And what about parents who do want to teach their children about sex, and much else besides? Say they wanted to teach their children about finding a talent they loved and letting nothing get in the way of their pursuit of that talent? Why can't these parents take their children to see Billy Elliot?

Then there are the parents who want their children to learn about homosexuality not from playground sniggering but from them. The sexual- awakening storyline in Billy Elliot is neither explicit nor intrusive. But it is sensitively handled. Why can't these parents take their children to see Billy Elliot? Why indeed, can't they take the House of Lords to see Billy Elliot?

Or parents who want their children to understand their recent social history? Billy Elliot offers a passionate account of the 1984 miners' strike, an important part of Britain's recent history that many parents may feel it important for their children to understand. Why can't they take their children to see Billy Elliot?

They can't because they are expected to communicate with their children - if at all - across a monolithic cultural divide. When Lynda Warrington talks about parents who are afraid to ban their daughters from drinking and sex, she is right in her observation. But it is not necessarily the fault of the parents.

Rather it is the fault of a society which draws too heavy a line between childhood and adulthood and leaves nothing in between for people in the all-important transitional stage. There is children's entertainment - multimillion-pound blockbuster movies, Teletubbies and toys. Then there's adult entertainment, with only Top of the Pops, the school disco, adult-aping shows like Hollyoaks and video games in between. No wonder teenagers get drunk and have sex.

There's virtually nothing for families to enjoy together, or for older children and their parents to enjoy together, even though we all know from experience that the early teenage years are at once the most complex and the most boring of our lives.

When something that unites the generations does break through, such as the Harry Potter books, we repackage them, so that the books look different for children and for adults, missing the point that the fabulous, and very unusual, thing about them is that they are for everybody.

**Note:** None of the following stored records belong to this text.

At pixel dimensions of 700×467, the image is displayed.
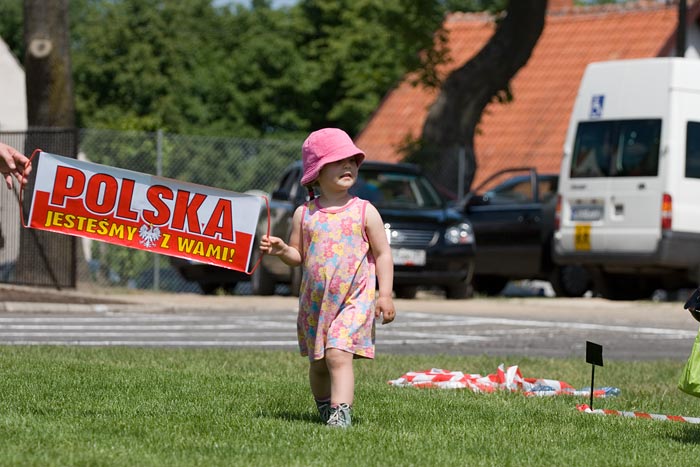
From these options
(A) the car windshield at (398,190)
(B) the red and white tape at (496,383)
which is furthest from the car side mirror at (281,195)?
(B) the red and white tape at (496,383)

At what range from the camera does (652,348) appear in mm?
14344

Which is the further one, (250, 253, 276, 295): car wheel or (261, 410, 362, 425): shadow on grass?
(250, 253, 276, 295): car wheel

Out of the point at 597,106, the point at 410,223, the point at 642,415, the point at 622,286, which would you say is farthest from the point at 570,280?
the point at 642,415

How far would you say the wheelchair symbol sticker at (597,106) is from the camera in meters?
21.7

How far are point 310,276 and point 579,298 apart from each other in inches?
613

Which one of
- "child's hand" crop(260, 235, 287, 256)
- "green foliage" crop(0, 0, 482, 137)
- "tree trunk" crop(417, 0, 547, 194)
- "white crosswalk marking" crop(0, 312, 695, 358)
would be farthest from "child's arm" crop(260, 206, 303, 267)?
"green foliage" crop(0, 0, 482, 137)

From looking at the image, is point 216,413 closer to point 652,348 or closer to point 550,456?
point 550,456

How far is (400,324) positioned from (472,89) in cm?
1176

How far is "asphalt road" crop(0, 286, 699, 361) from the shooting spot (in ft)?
45.1

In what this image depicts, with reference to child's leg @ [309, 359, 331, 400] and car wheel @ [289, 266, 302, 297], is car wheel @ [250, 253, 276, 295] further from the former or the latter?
child's leg @ [309, 359, 331, 400]

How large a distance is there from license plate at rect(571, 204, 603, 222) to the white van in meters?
0.01

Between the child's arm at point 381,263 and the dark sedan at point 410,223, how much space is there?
1255cm

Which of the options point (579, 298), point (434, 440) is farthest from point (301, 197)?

Meanwhile, Billy Elliot has a 15 certificate, and so does Blair Witch 2. It's as if children move from Toy Story to The Exorcist with nothing in between. No wonder children find it so difficult to steer their way through adolescence to adulthood. They get no help from the wider world in linking those two states at all. And parents who do want to educate their children in such a way, find that the tools which might help them to do the job better are simply not there.

Am I the only person who imagines that if film companies with strong directors made films that first set out to be great films and along the way explored realistically what teenage life in Britain might be like, then parents would be more than keen to take their children to see them and to discuss the contents? Not to mention teachers.

Instead, when a film a little like that, such as Billy Elliot, comes along, the very people for whom it has most resonance are banned. Maybe that's why families have such a rough ride here - because not just economically and socially but culturally too, they are sidelined, whether the parents are married or not.

The kind of progressive attitude to family life that would be exemplified by a trip to the cinema is crushed by "family values" campaigners who demand a neat delineation between childhood and adulthood, not just for them but for everyone. They may wish to protect their children from the realities of life, but other parents wish only to contextualise those realities in a meaningful way.

Billy Elliot syndrome is rife in Britain among pressure groups and in mainstream politics. And they don't stop at telling you what kind of childhood is the right one in the movies. They tell you what kind of childhood is right in real life. Then they wonder why real life isn't like that.